(To do)
A) Please set down, word for word, the stretch of the article on the Queens building case from "A Queens court" through "the Appellate Division.".
B) For each statement below, decide whether it agrees with the article on the Queens building case. Answer yes or no and quote the words that decide it: (i) The building was to be sold for $3.8 million in cash. (ii) The court gave the tenant a $2 million judgment in damages. (iii) Abe Rodolitz built the property himself 20 years before agreeing to sell it.
C) According to the article on the Queens building case, why did the ruling amount to turning the building over for about $300,000? Answer in one to three sentences.

Queens court awards building to tenant

A Queens court has ruled that a commercial property owner must turn over his building, worth between $10 million and $12 million, to a tenant who had an agreement to purchase the building in 1983.

In the decision that owner's attorney called "mind boggling," the court also awarded the tenant a $4 million judgment in damages because the owner mortgaged the property -- together with two other -- for that amount. The judge's order is currently stayed pending a decision by the Appellate Division.

"The judge's award structured the sale as if it were a 10-year interest free payout to the purchaser," said Gary Rodolitz, the son of the owner and a spokesman for their company, Tal-Spon. "The envelope company has occupied the building without paying a dime for almost two years. They never paid the real estate taxes, never paid the insurance or maintenance, never paid the nominal amount to close -- they haven't paid anything. They have gotten all of the benefits and are basically freeloaders."

In 1983, his father, Abe Rodolitz, a Queens developer who built the property himself 20 years earlier, had agreed to sell a 200,000-square-foot Maspeth building to Arthur Rogers of the Exclusive Envelope Corporation for $3.8 million in cash. The purchase did not close at the time, attorneys say, because among other things, the closing deteriorated into a shouting match.

The younger Rodolitz contends Rogers did not comply with an "all-cash" option and in addition, owes another $2 million in back rent. Rodolitz' attorney, Kenneth B. Schwartz, said neither a survey nor a title report necessary to complete closing was obtained by the prospective purchaser.

The case was originally brought to court when Rodolitz attempted to evict Rogers on the basis of non-payment of rent. The envelope company then brought an action for specific performance of the contract, to compel the owner to close on the property. After a protracted trial, last April, Justice Nat H. Hentel granted the specific performance and awarded the building to the envelope company.

In his ruling, Judge Hentel credited $3.5 million in rent paid, effectively turning over the building to Rogers for approximately $300,000.

"No one said the plaintiff was entitled to a mortgage or a payout or entitled to a massive bargain," Schwartz said.

"The judge's decision sets a new standard for being ready, willing and able to close that is frightening," Rodolitz said. What was originally a negotiating ploy to knock off rent, he said, by some gross misunderstanding of how real estate works, has turned into a "theft of the building."

"There is no rational way that legally, morally or ethically that kind of result can be achieved, based on the facts as presented," said Joseph H. Driscoll, general counsel to the Rodolitz organization. "I'm just shocked at the result."

Schwartz was brought in recently to look into pension and tax issues involved in the case. He brought a motion to vacate Justice Hentel's original decision, but it was recently upheld by the same judge. Papers have already been filed with the Appellate Division, he said.

(Extracted material)
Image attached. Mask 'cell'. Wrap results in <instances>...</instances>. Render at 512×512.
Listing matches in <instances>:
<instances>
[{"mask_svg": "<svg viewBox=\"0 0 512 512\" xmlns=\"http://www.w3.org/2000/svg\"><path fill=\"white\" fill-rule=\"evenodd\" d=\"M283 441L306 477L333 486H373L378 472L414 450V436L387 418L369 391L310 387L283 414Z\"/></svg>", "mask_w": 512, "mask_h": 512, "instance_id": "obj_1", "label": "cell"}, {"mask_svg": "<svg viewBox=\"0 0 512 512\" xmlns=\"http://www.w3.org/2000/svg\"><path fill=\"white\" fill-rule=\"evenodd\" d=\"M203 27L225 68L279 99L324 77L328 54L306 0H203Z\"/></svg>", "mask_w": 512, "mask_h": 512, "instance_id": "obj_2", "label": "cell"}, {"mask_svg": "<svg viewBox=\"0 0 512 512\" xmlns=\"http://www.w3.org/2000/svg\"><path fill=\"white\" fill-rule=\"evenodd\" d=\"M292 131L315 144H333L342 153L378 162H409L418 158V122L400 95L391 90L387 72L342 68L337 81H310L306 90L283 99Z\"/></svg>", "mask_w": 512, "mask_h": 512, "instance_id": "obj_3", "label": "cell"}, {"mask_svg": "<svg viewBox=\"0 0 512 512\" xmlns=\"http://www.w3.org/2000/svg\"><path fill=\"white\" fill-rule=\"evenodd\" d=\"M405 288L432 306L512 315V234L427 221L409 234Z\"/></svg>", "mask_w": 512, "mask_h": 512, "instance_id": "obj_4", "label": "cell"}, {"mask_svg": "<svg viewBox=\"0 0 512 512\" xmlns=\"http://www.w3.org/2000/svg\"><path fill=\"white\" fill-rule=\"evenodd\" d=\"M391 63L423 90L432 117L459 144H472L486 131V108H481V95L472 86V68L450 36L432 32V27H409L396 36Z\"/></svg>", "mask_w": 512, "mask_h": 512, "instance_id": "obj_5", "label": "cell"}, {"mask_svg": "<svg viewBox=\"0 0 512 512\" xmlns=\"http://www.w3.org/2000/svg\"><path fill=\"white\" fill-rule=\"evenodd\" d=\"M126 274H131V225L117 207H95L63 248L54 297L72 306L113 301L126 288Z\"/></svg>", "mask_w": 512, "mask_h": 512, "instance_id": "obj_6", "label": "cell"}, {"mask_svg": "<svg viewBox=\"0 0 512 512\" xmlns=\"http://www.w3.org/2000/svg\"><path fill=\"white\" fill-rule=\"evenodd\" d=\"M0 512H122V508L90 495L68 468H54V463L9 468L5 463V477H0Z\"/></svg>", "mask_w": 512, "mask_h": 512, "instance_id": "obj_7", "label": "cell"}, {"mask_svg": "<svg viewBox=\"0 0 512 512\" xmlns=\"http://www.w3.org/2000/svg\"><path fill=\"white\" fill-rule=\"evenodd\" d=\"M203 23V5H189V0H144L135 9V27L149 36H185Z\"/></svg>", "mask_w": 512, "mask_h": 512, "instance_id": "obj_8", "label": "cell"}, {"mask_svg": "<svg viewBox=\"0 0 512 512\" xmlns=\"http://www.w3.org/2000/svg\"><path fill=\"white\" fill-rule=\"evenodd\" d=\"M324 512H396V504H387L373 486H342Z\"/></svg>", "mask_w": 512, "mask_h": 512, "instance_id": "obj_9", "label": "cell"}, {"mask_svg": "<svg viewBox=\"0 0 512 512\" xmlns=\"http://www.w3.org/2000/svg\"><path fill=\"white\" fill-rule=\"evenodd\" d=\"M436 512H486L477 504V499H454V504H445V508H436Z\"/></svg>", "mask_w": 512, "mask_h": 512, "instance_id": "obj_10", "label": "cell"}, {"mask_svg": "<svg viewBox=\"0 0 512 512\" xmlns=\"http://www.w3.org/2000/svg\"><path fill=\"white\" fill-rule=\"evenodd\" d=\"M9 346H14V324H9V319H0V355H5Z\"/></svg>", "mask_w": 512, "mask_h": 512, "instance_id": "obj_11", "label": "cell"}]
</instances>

(Solutions to the tasks)
A)
A Queens court has ruled that a commercial property owner must turn over his building, worth between $10 million and $12 million, to a tenant who had an agreement to purchase the building in 1983.

In the decision that owner's attorney called "mind boggling," the court also awarded the tenant a $4 million judgment in damages because the owner mortgaged the property -- together with two other -- for that amount. The judge's order is currently stayed pending a decision by the Appellate Division.

B)
(i) Yes: "for $3.8 million in cash."
(ii) No: "awarded the tenant a $4 million judgment in damages."
(iii) Yes: "built the property himself 20 years earlier."

C) Judge Hentel credited $3.5 million in rent already paid against the agreed $3.8 million price. That left roughly $300,000, so the building effectively went to Rogers for that amount.